Eric Jesse, partner in Lowenstein Sandler's Insurance Recovery Group, discusses how insurers might use policyholder statements and evidence from underlying litigation to deny their duty to defend, highlighting the importance for policyholders to act proactively and early to ensure their right to coverage is protected.
Speakers:
Eric Jesse, Partner, Insurance Recovery
READ THE TRANSCRIPT
Eric Jesse: Hi, I'm Eric Jesse, partner in Lowenstein Sandler's Insurance Recovery Group. Welcome to “In the Know.”
Today we're going to discuss insurers using evidence and policyholder statements from the underlying litigation to disclaim their duty to defend.
As if a policyholder doesn't already have enough to worry about when defending itself in an underlying case, a policyholder may also have to worry about an insurer, who is supposed to be aiding in the defense, taking the insured statements and possessions from the underlying litigation and using them against the insured in a coverage action.
In most jurisdictions, however, the insurer's duty to defend a lawsuit is broader than its duty to indemnify a settlement or a judgment. And that defense obligation arises purely on complaint allegations and whether they potentially fall within the policy's coverage.
When an insurer denies coverage, an early coverage action and an early duty to defend motion may be necessary to establish the insurer's defense obligation from day one of the underlying lawsuit.
It is unfortunate that insurers force their policyholders to simultaneously fight on two fronts of litigation—in the underlying action and in the coverage case. A quagmire can develop when a policyholder litigates the underlying action and then later litigates the insurer's duty to defend to recover their defense costs.
When a duty to defend motion is brought at the outset of an underlying action, the court deciding the coverage action can be focused exclusively on complaint allegations. But if a policyholder waits until the underlying action has progressed or ended, insurers will inevitably try to present the court with discovery and statements from the underlying case to distract the court from the complaint allegations that triggered the duty to defend.
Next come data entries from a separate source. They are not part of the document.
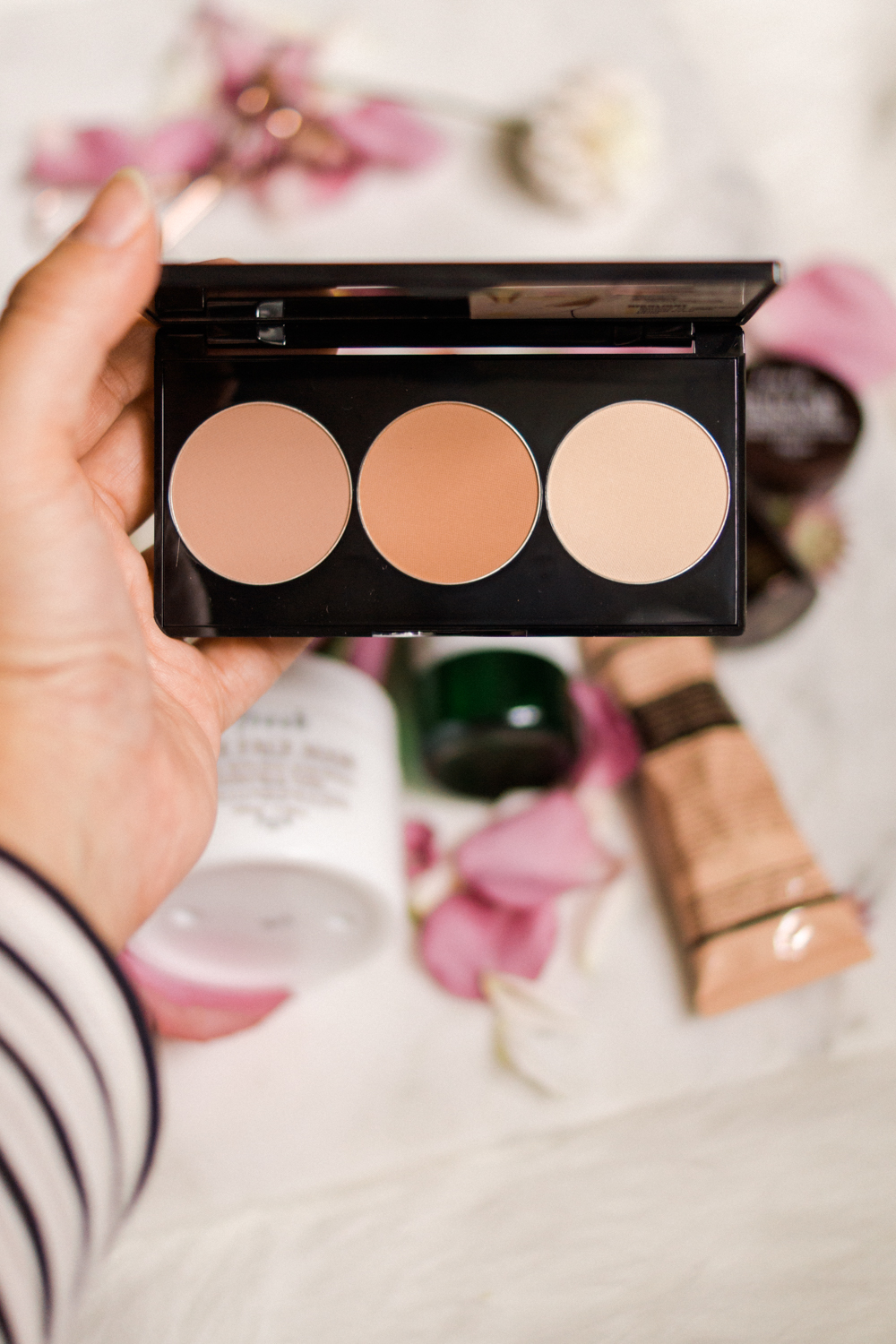 smashbox-contour-kit-autumn-beauty-favourites-barely-there-beauty-blog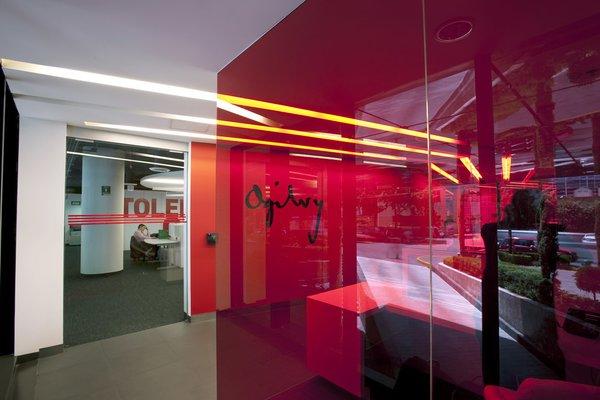 Ogilvy - Work+ Photo 3 of Ogilvy modern home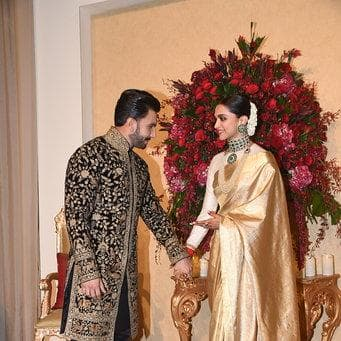Deepveer Wedding: Ranveer Can't Take His Eyes Off Deepika As They Make An Entry To Their Reception!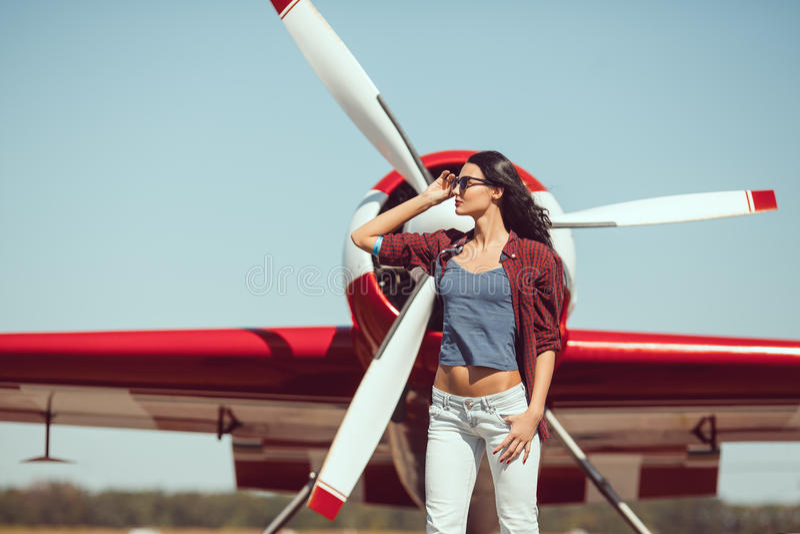 Pilote et avion de femme photographie stock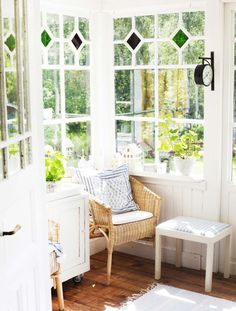 love the windows Scandinavian Cottage, Modern Cottage, Cottage Living, Cottage Style, Cosy House, Home Porch, Yellow Houses, Swedish House, Small Space Living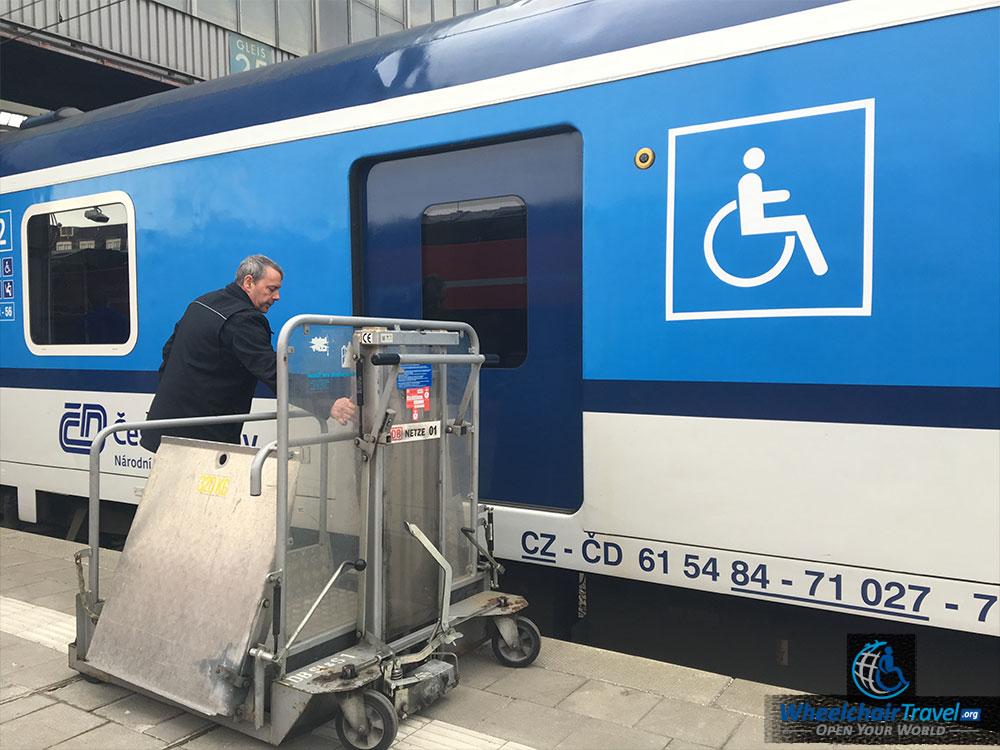 -train-wheelchair-lift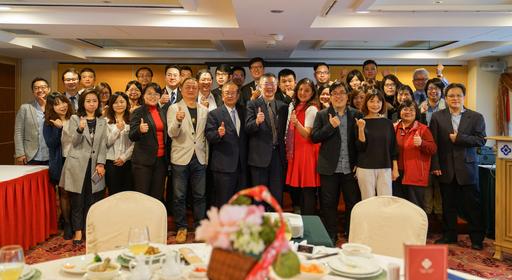 叡揚資訊創辦人張培鏞(第一排右6)與自家Vital雲端品產客戶、貴賓合影,一同讚聲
Even if a particular jurisdiction allows an insurer to later step away from its defense obligation because of the emergence of evidence in the underlying action, the duty to defend should at least exist from the day the complaint is filed until concrete evidence is discovered.
However, courts may nevertheless rule that there's no duty to defend at all because the court fails to delineate between the time periods when a defense obligation existed based on the complaint and later, after it no longer existed because of evidence from the underlying case.
As we often recommend on "In the Know," policyholders, right or wrong, need to be proactive to protect their rights to coverage and to prevent insurers from clouding what may otherwise be clear-cut issues.